Which lines run from the one containing "Download War Robots APK for Android/iOS 14" through the last line of the records? Copy them exactly, leaving pictures out.
*** Supplied records Section Begins ***
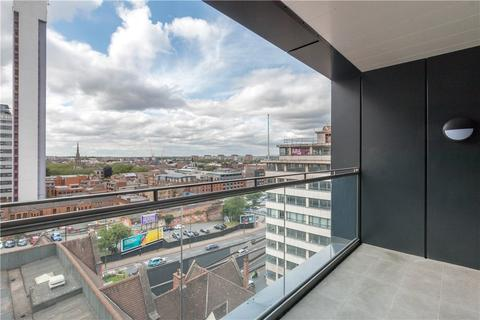 2 bedroom flat for sale - The Lightwell, Cornwall Street, Birmingham City Centre, West Midlands, B3
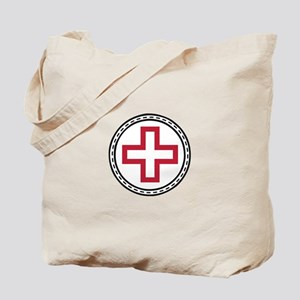 Circled Red Cross Tote Bag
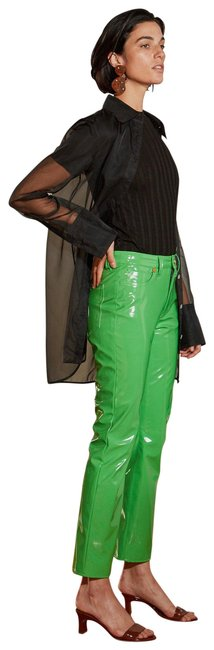 Item - Neon Green Coated Pants Size 8 (M, 29, 30)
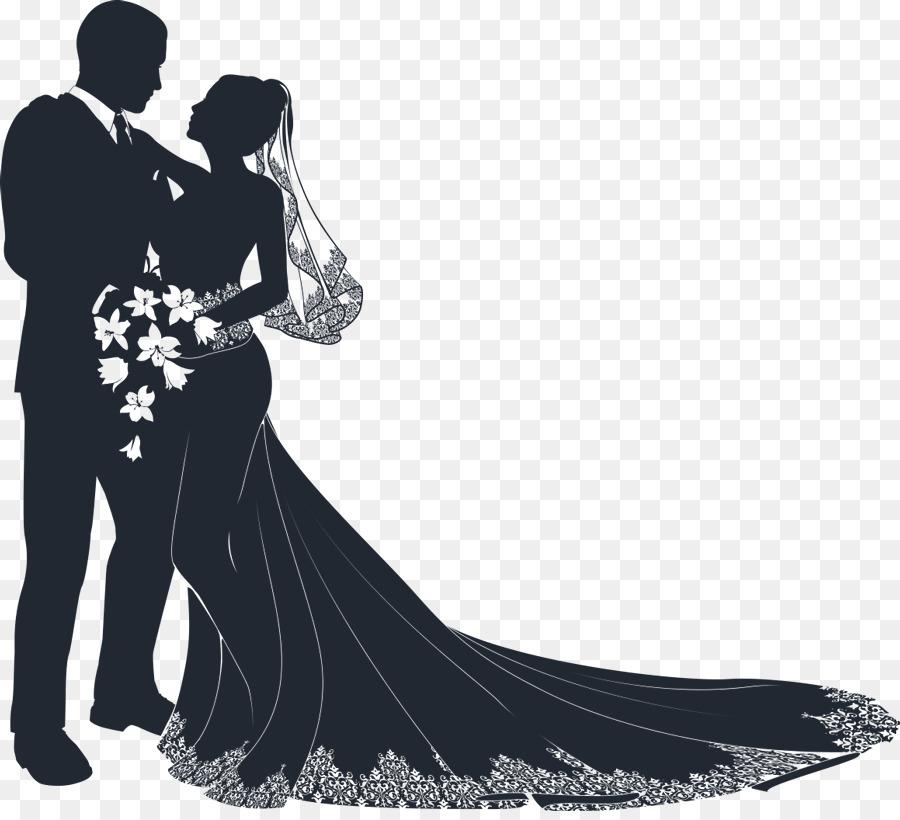 расскажем красивые картинки на свадьбу черно-белые связи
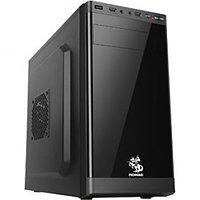 Системный блок Nomad Universal G5400 NMD-P-4128 NMD-27171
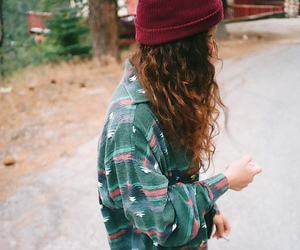 girl, hipster, and hair image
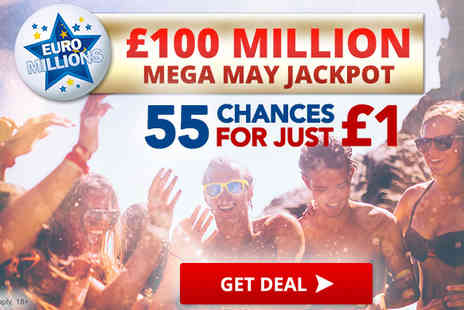 World Lottery Club - Play £1 & Get 55 Chances To Win £100 Million - Save 0%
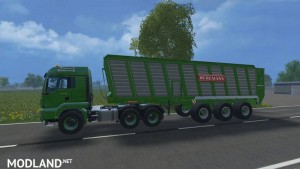MAN TGS AGRAR SET v 2.0, 2 photo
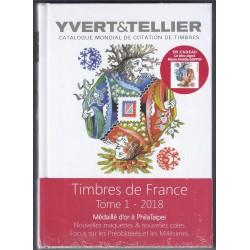 TIMBRES DE FRANCE 2018 - YVERT ET TELLIER - TOME 1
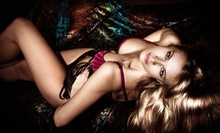 Boudoir or Pinup Package and Print with Makeup and Hairstyling from Photography by Barry in Mount Joy (Up to 83% Off)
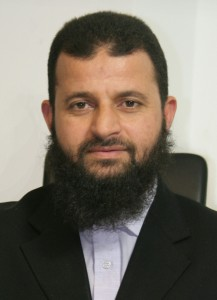 Photo of Mohamed Ali Harrath Chief Executive Islam Channel
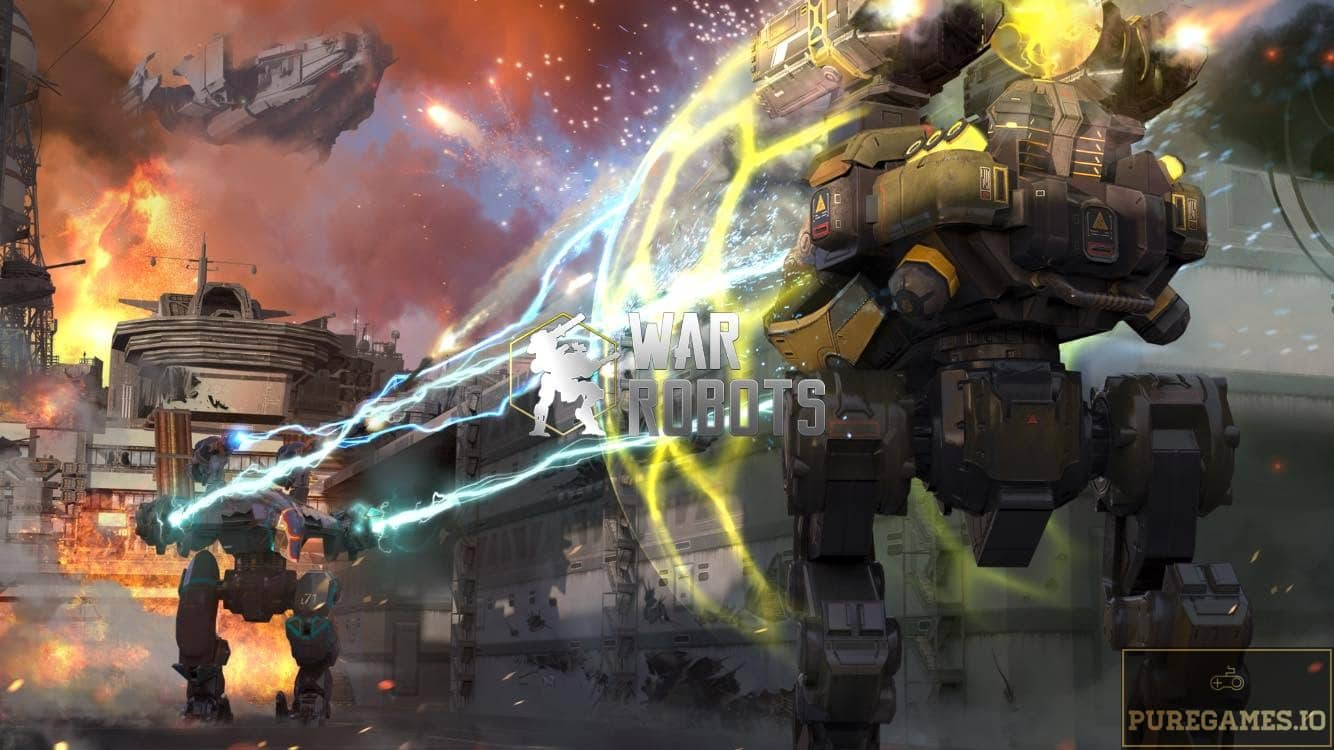 Download War Robots APK for Android/iOS 14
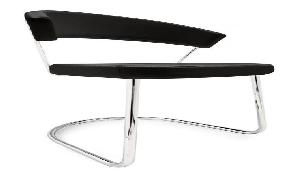 Cantilever base Chair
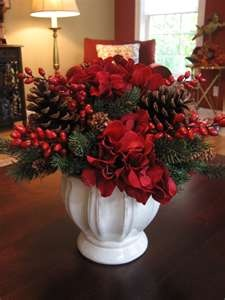 Christmas Silk Flower Arrangements On Pinterest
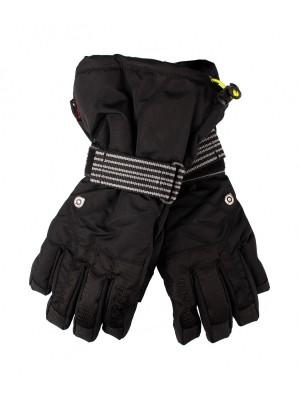 Перчатки горнолыжные мужские Tailslide r-tex REUSCH
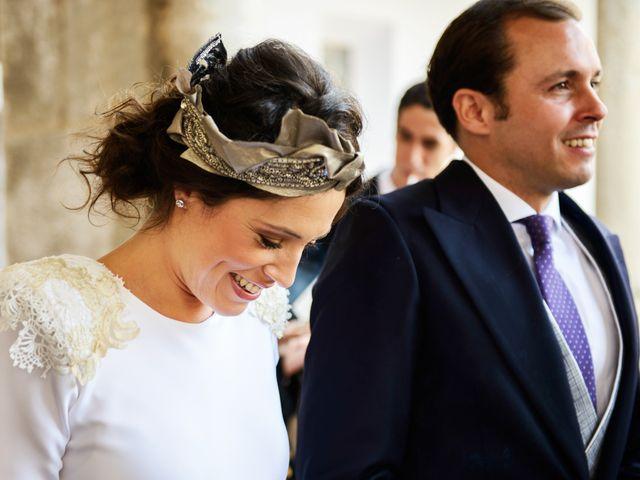 La boda de Clara y Antonio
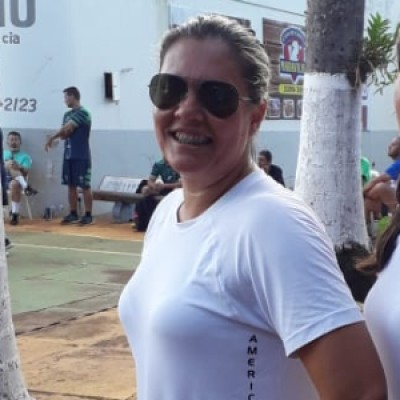 Cristina Maria Malta Oliveira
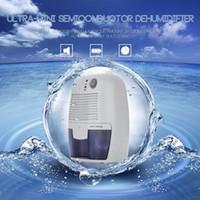 achat en gros de déshumidificateur calme-Brand New Mini Dehumidifier Portable 23W séchoir électrique Quiet Air 100-220V Compatible Air Dehumidifier Pour la maison Salle de bain Bureau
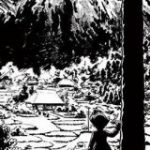 「白いのに真っ暗」ドラえもんを始めとする藤子漫画の「明るい暗さ」の描写が圧倒的…って話「言われてみれば…」「天才的」 – Togetter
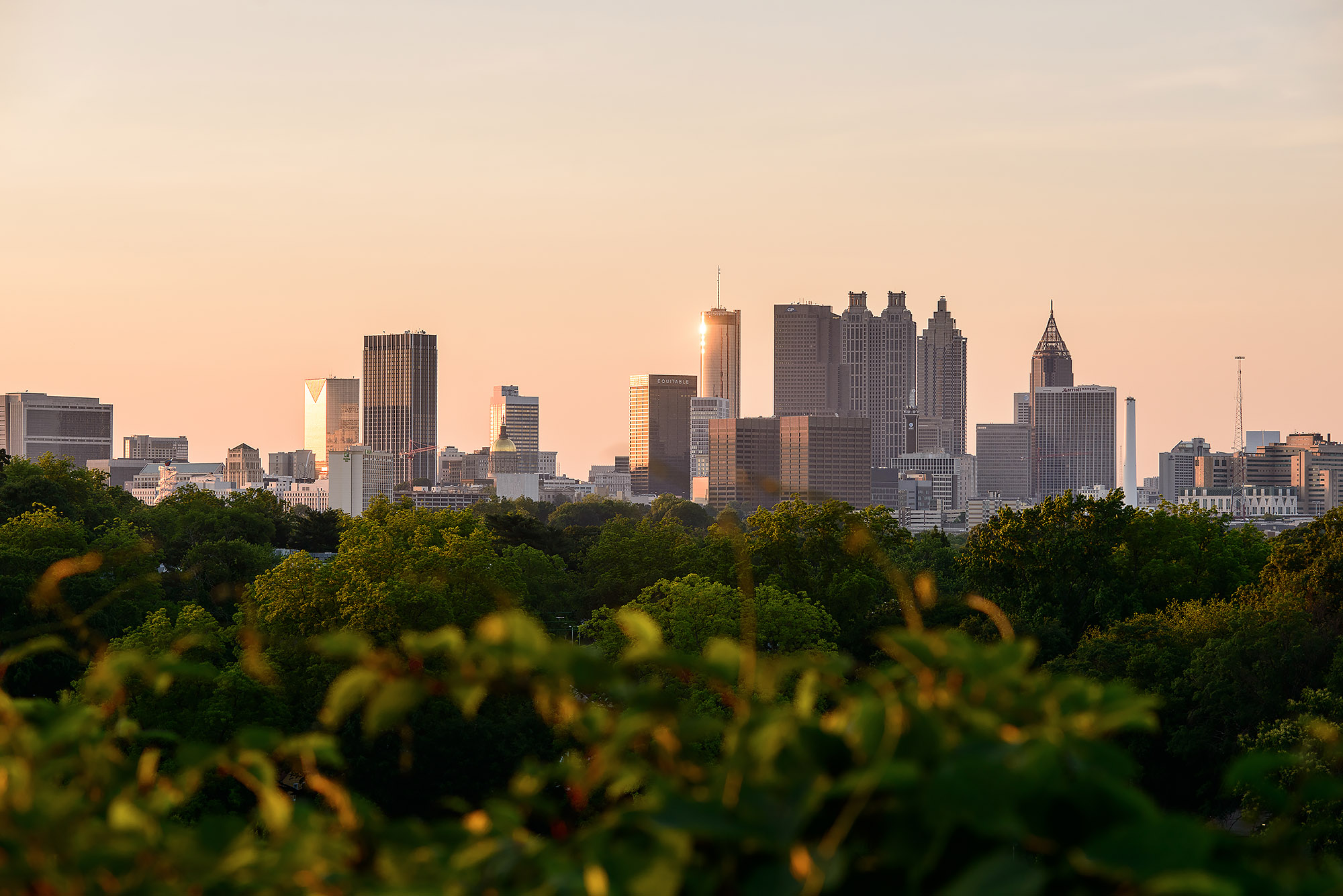 20130526_ATL_SKYLINE_copyright_Tim_Harman_0001.jpg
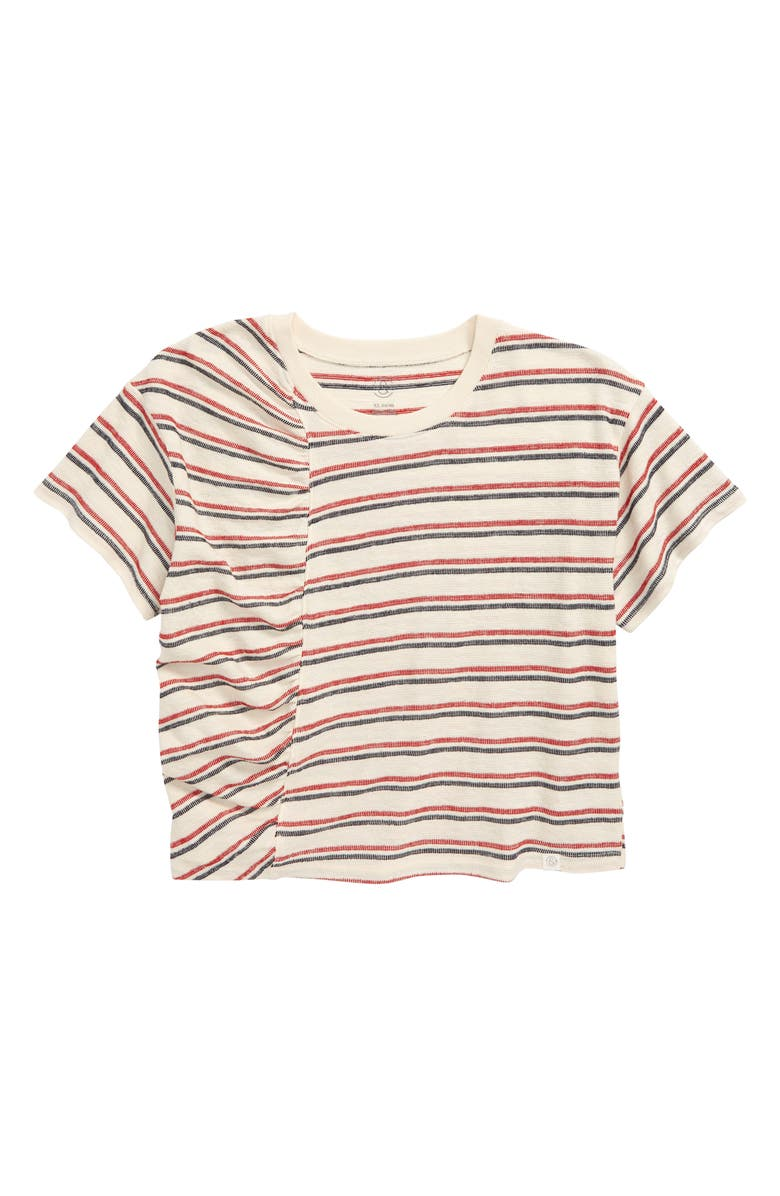 TREASURE & BOND Stripe Crop Top, Main, color, IVORY ANTIQUE STRIPE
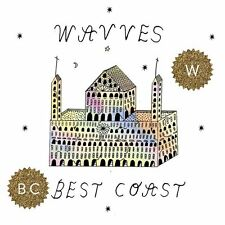 "Wavves/Best Coast Split 7"" Vinyl Record & MP3! non lp songs! nirvana cover! NEW!"
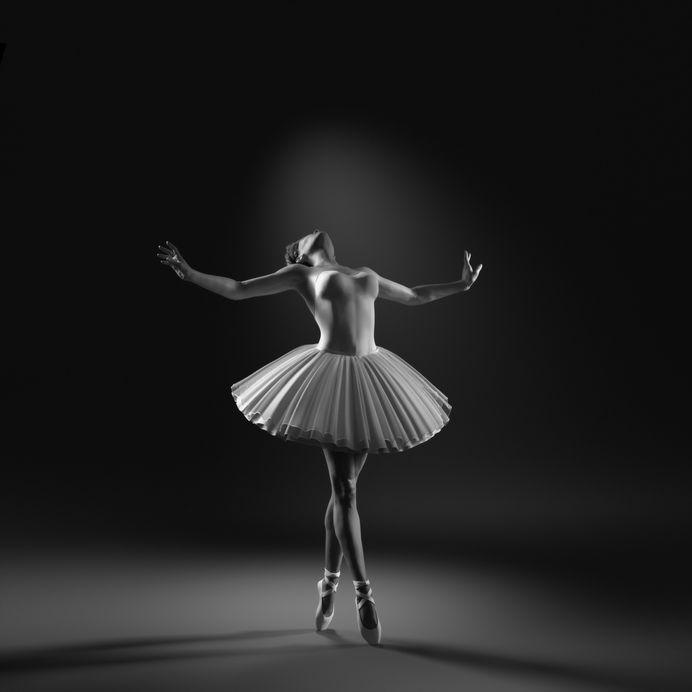 Young and beautiful ballerina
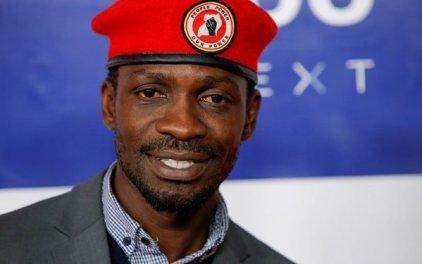 Bobi Wine's Party To Challenge Museveni's Victory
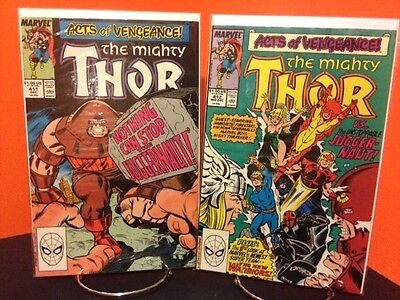 THOR 411& 412 1st Appearance NEW WARRIORS Marvel Comics Lot Ron  Frenz 1989 NM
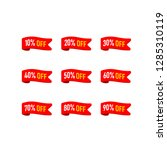 ribbons tags set with discount... | Shutterstock .eps vector #1285310119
*** Supplied records Section Ends ***
Exercise answer —
 Download War Robots APK for Android/iOS 14
 Cantilever base Chair
 Christmas Silk Flower Arrangements On Pinterest
 Перчатки горнолыжные мужские Tailslide r-tex REUSCH
 La boda de Clara y Antonio
 Cristina Maria Malta Oliveira
 achat en gros de déshumidificateur calme-Brand New Mini Dehumidifier Portable 23W séchoir électrique Quiet Air 100-220V Compatible Air Dehumidifier Pour la maison Salle de bain Bureau
 「白いのに真っ暗」ドラえもんを始めとする藤子漫画の「明るい暗さ」の描写が圧倒的…って話「言われてみれば…」「天才的」 – Togetter
 20130526_ATL_SKYLINE_copyright_Tim_Harman_0001.jpg
 TREASURE & BOND Stripe Crop Top, Main, color, IVORY ANTIQUE STRIPE
 "Wavves/Best Coast Split 7"" Vinyl Record & MP3! non lp songs! nirvana cover! NEW!"
 Young and beautiful ballerina
 Bobi Wine's Party To Challenge Museveni's Victory
 THOR 411& 412 1st Appearance NEW WARRIORS Marvel Comics Lot Ron  Frenz 1989 NM
 ribbons tags set with discount... | Shutterstock .eps vector #1285310119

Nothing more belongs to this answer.